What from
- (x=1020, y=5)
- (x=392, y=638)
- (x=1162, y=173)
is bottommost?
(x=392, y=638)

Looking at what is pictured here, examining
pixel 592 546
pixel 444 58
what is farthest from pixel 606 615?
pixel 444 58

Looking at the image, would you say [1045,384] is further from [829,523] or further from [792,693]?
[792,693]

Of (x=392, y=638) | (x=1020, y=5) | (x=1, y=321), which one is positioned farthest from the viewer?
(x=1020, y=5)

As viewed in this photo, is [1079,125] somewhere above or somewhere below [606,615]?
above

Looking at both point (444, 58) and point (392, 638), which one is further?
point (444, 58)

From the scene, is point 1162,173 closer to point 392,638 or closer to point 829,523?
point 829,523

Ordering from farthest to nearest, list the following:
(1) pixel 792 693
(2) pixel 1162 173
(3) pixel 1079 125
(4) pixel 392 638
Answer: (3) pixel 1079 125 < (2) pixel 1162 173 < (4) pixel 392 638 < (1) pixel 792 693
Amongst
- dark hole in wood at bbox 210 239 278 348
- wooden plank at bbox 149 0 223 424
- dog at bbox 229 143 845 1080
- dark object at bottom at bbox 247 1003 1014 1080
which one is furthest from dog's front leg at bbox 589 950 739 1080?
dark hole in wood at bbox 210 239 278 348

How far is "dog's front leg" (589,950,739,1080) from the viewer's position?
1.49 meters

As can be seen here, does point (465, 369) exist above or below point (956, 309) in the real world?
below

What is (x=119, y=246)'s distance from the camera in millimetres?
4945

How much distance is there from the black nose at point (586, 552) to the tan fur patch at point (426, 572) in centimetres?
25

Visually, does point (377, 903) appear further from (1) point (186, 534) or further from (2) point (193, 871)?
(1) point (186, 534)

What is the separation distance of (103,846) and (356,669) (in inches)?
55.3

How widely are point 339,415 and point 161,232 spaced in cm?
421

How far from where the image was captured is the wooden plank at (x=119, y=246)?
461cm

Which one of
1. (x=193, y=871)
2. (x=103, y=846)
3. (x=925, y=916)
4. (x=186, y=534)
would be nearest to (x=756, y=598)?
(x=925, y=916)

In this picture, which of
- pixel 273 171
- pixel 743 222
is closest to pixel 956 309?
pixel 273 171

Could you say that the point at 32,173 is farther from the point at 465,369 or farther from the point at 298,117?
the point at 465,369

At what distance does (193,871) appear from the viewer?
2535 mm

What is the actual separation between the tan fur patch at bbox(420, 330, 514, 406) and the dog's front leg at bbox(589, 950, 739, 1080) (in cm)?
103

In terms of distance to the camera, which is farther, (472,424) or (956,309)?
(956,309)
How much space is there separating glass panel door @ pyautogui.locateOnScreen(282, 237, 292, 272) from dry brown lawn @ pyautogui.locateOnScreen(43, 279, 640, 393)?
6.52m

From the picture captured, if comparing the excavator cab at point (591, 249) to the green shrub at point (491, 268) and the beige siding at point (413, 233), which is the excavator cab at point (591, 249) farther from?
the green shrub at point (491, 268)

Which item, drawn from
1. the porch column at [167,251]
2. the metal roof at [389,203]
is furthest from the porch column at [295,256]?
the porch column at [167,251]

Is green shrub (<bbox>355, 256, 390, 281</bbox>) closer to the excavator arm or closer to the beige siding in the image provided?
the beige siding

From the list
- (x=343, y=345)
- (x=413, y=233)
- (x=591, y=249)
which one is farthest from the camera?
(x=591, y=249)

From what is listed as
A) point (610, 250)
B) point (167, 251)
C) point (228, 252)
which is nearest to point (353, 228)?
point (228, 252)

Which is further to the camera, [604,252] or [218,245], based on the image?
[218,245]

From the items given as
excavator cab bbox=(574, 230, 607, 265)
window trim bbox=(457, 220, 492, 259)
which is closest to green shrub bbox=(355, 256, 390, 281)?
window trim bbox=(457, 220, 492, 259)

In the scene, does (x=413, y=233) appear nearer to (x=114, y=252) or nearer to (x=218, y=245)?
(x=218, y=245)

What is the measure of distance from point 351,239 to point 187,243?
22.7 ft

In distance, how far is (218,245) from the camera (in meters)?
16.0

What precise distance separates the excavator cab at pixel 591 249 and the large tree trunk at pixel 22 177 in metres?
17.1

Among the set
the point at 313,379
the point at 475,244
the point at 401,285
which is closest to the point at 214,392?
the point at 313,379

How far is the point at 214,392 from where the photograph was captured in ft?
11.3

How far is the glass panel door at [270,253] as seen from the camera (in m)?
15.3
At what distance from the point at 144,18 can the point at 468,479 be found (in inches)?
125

> [Your objective]:
Format every line of the entries above as a JSON list of strings, one string per line, leaving out blank lines.

> [The response]:
[
  "What from",
  "- (x=1020, y=5)",
  "- (x=392, y=638)",
  "- (x=1162, y=173)",
  "is bottommost?",
  "(x=392, y=638)",
  "Looking at what is pictured here, examining",
  "pixel 592 546",
  "pixel 444 58",
  "what is farthest from pixel 606 615?",
  "pixel 444 58",
  "Looking at the image, would you say [1045,384] is further from [829,523] or further from [792,693]?",
  "[792,693]",
  "Of (x=392, y=638) | (x=1020, y=5) | (x=1, y=321), which one is positioned farthest from the viewer?",
  "(x=1020, y=5)",
  "As viewed in this photo, is [1079,125] somewhere above or somewhere below [606,615]?",
  "above",
  "Looking at both point (444, 58) and point (392, 638), which one is further?",
  "point (444, 58)",
  "From the scene, is point 1162,173 closer to point 392,638 or closer to point 829,523?",
  "point 829,523",
  "Ordering from farthest to nearest, list the following:",
  "(1) pixel 792 693",
  "(2) pixel 1162 173",
  "(3) pixel 1079 125",
  "(4) pixel 392 638",
  "Answer: (3) pixel 1079 125 < (2) pixel 1162 173 < (4) pixel 392 638 < (1) pixel 792 693",
  "Amongst",
  "- dark hole in wood at bbox 210 239 278 348",
  "- wooden plank at bbox 149 0 223 424",
  "- dog at bbox 229 143 845 1080",
  "- dark object at bottom at bbox 247 1003 1014 1080",
  "which one is furthest from dog's front leg at bbox 589 950 739 1080?",
  "dark hole in wood at bbox 210 239 278 348",
  "How far is \"dog's front leg\" (589,950,739,1080) from the viewer's position?",
  "1.49 meters",
  "As can be seen here, does point (465, 369) exist above or below point (956, 309) in the real world?",
  "below",
  "What is (x=119, y=246)'s distance from the camera in millimetres?",
  "4945",
  "How much distance is there from the black nose at point (586, 552) to the tan fur patch at point (426, 572) in centimetres?",
  "25",
  "Visually, does point (377, 903) appear further from (1) point (186, 534) or further from (2) point (193, 871)?",
  "(1) point (186, 534)",
  "What is the separation distance of (103,846) and (356,669) (in inches)?",
  "55.3",
  "How widely are point 339,415 and point 161,232 spaced in cm?",
  "421",
  "How far from where the image was captured is the wooden plank at (x=119, y=246)?",
  "461cm",
  "Which one of",
  "1. (x=193, y=871)",
  "2. (x=103, y=846)",
  "3. (x=925, y=916)",
  "4. (x=186, y=534)",
  "would be nearest to (x=756, y=598)?",
  "(x=925, y=916)",
  "In this picture, which of",
  "- pixel 273 171",
  "- pixel 743 222",
  "is closest to pixel 956 309?",
  "pixel 273 171",
  "Could you say that the point at 32,173 is farther from the point at 465,369 or farther from the point at 298,117?",
  "the point at 465,369",
  "At what distance does (193,871) appear from the viewer?",
  "2535 mm",
  "What is the actual separation between the tan fur patch at bbox(420, 330, 514, 406) and the dog's front leg at bbox(589, 950, 739, 1080) (in cm)?",
  "103",
  "In terms of distance to the camera, which is farther, (472,424) or (956,309)?",
  "(956,309)",
  "How much space is there separating glass panel door @ pyautogui.locateOnScreen(282, 237, 292, 272) from dry brown lawn @ pyautogui.locateOnScreen(43, 279, 640, 393)?",
  "6.52m",
  "From the picture captured, if comparing the excavator cab at point (591, 249) to the green shrub at point (491, 268) and the beige siding at point (413, 233), which is the excavator cab at point (591, 249) farther from?",
  "the green shrub at point (491, 268)",
  "Which item, drawn from",
  "1. the porch column at [167,251]",
  "2. the metal roof at [389,203]",
  "is furthest from the porch column at [295,256]?",
  "the porch column at [167,251]",
  "Is green shrub (<bbox>355, 256, 390, 281</bbox>) closer to the excavator arm or closer to the beige siding in the image provided?",
  "the beige siding",
  "From the list",
  "- (x=343, y=345)",
  "- (x=413, y=233)",
  "- (x=591, y=249)",
  "which one is farthest from the camera?",
  "(x=591, y=249)",
  "From what is listed as",
  "A) point (610, 250)",
  "B) point (167, 251)",
  "C) point (228, 252)",
  "which is nearest to point (353, 228)?",
  "point (228, 252)",
  "Which is further to the camera, [604,252] or [218,245], based on the image?",
  "[218,245]",
  "From the items given as",
  "excavator cab bbox=(574, 230, 607, 265)",
  "window trim bbox=(457, 220, 492, 259)",
  "which is closest to green shrub bbox=(355, 256, 390, 281)?",
  "window trim bbox=(457, 220, 492, 259)",
  "In the scene, does (x=413, y=233) appear nearer to (x=114, y=252) or nearer to (x=218, y=245)?",
  "(x=218, y=245)",
  "What is the measure of distance from point 351,239 to point 187,243?",
  "22.7 ft",
  "In distance, how far is (218,245) from the camera (in meters)?",
  "16.0",
  "What precise distance separates the excavator cab at pixel 591 249 and the large tree trunk at pixel 22 177 in metres?",
  "17.1",
  "Among the set",
  "the point at 313,379",
  "the point at 475,244",
  "the point at 401,285",
  "which is closest to the point at 214,392?",
  "the point at 313,379",
  "How far is the point at 214,392 from where the photograph was captured in ft?",
  "11.3",
  "How far is the glass panel door at [270,253] as seen from the camera (in m)?",
  "15.3",
  "At what distance from the point at 144,18 can the point at 468,479 be found (in inches)?",
  "125"
]